[START Selected extract]
# Anyone Celebrating Passover This Week?



## Guitarist (Apr 22, 2016)

If so, Happy Passover!


----------



## Warrigal (Apr 23, 2016)

Isn't it a bit late for Passover?

If not, I add my best wishes for a happy and fruitful celebration.


----------



## SeaBreeze (Apr 23, 2016)

Happy Passover to all who celebrate!


----------



## Pinky (Apr 27, 2016)

Passover goes from April 22 - April 30. I have a friend in Manhattan who attends the Central Synagogue there, and I often watch their freestream services. 

My friends are pleased with the new rules of Passover, as per old food restrictions:
http://www.nytimes.com/2016/04/25/nyregion/new-york-today-the-new-rules-of-passover.html


----------



## fureverywhere (Apr 27, 2016)
[END Selected extract]
[START Given information]
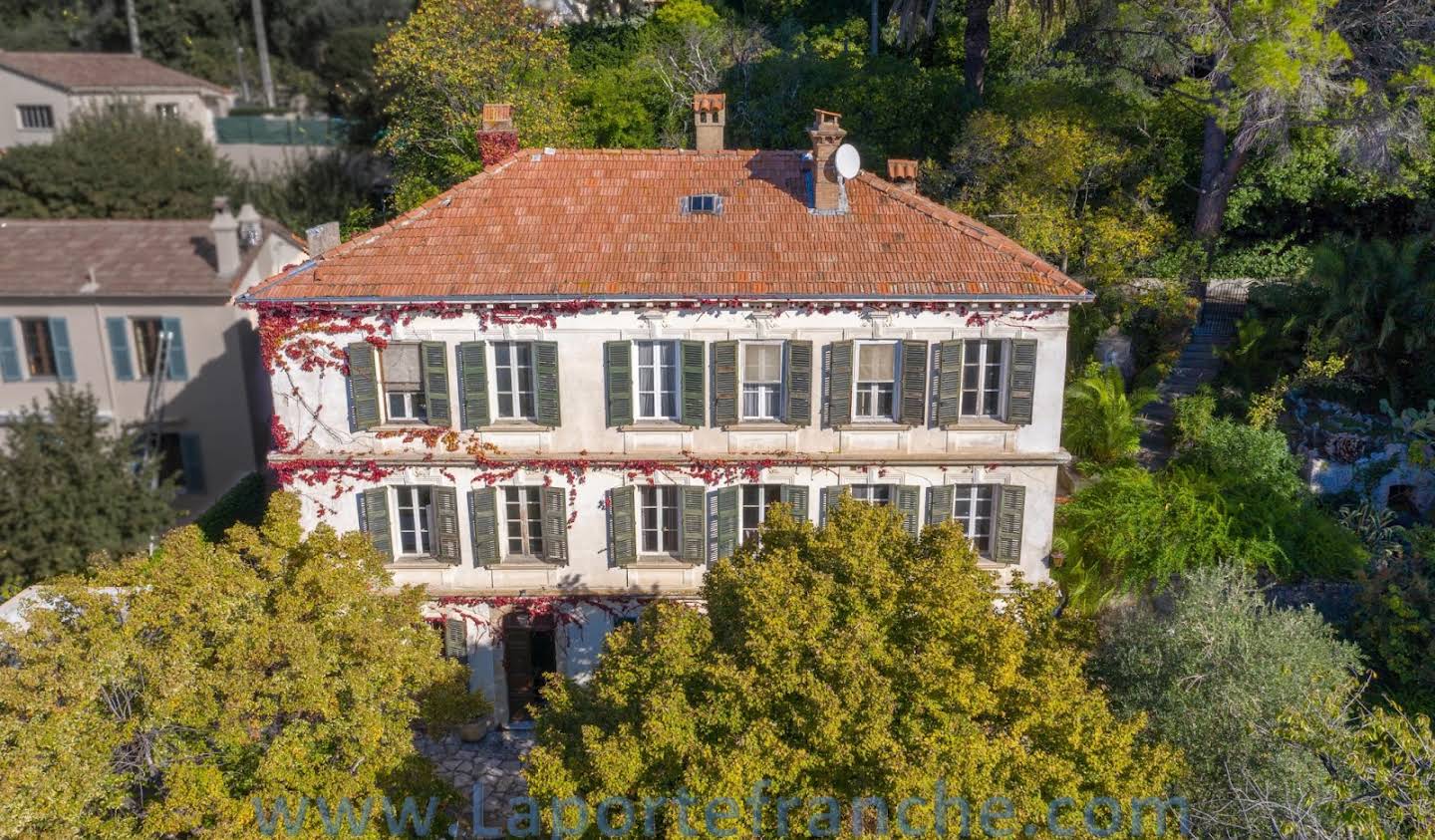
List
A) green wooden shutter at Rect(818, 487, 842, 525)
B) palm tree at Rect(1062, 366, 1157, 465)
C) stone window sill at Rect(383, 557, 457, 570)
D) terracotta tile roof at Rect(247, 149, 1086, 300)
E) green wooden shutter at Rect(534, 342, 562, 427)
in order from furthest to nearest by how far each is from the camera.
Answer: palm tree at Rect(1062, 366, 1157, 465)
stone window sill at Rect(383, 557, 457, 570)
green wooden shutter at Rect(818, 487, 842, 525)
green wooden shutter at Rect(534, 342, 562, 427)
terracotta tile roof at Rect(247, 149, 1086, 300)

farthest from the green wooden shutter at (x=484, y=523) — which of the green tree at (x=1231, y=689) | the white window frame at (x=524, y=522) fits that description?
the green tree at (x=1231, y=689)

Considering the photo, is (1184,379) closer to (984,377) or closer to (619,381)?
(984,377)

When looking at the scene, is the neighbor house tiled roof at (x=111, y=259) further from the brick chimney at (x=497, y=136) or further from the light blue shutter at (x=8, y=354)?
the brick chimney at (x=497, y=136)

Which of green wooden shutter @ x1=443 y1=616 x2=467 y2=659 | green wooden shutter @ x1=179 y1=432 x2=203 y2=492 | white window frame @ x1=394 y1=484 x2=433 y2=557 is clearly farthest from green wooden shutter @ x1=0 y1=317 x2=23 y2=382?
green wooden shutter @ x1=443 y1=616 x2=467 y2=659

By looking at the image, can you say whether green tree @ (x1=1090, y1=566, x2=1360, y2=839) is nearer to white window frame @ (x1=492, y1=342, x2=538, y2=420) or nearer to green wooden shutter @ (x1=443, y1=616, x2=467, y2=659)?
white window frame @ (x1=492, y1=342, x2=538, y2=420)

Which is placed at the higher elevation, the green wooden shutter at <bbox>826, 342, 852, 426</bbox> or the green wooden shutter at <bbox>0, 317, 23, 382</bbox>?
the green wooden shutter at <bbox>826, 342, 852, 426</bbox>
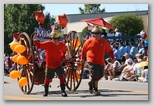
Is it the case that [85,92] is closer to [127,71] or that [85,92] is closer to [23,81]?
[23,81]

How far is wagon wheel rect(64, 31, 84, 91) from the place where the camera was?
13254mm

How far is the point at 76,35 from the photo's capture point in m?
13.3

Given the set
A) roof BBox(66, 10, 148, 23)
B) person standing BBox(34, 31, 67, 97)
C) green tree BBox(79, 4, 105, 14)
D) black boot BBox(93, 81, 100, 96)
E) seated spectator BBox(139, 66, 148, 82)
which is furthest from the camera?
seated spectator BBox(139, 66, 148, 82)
[END Given information]
Print the stretch of the Passover thread from "Happy Passover to" through "their freestream services.", word for word.

* Written answer:
Happy Passover to all who celebrate!


----------



## Pinky (Apr 27, 2016)

Passover goes from April 22 - April 30. I have a friend in Manhattan who attends the Central Synagogue there, and I often watch their freestream services.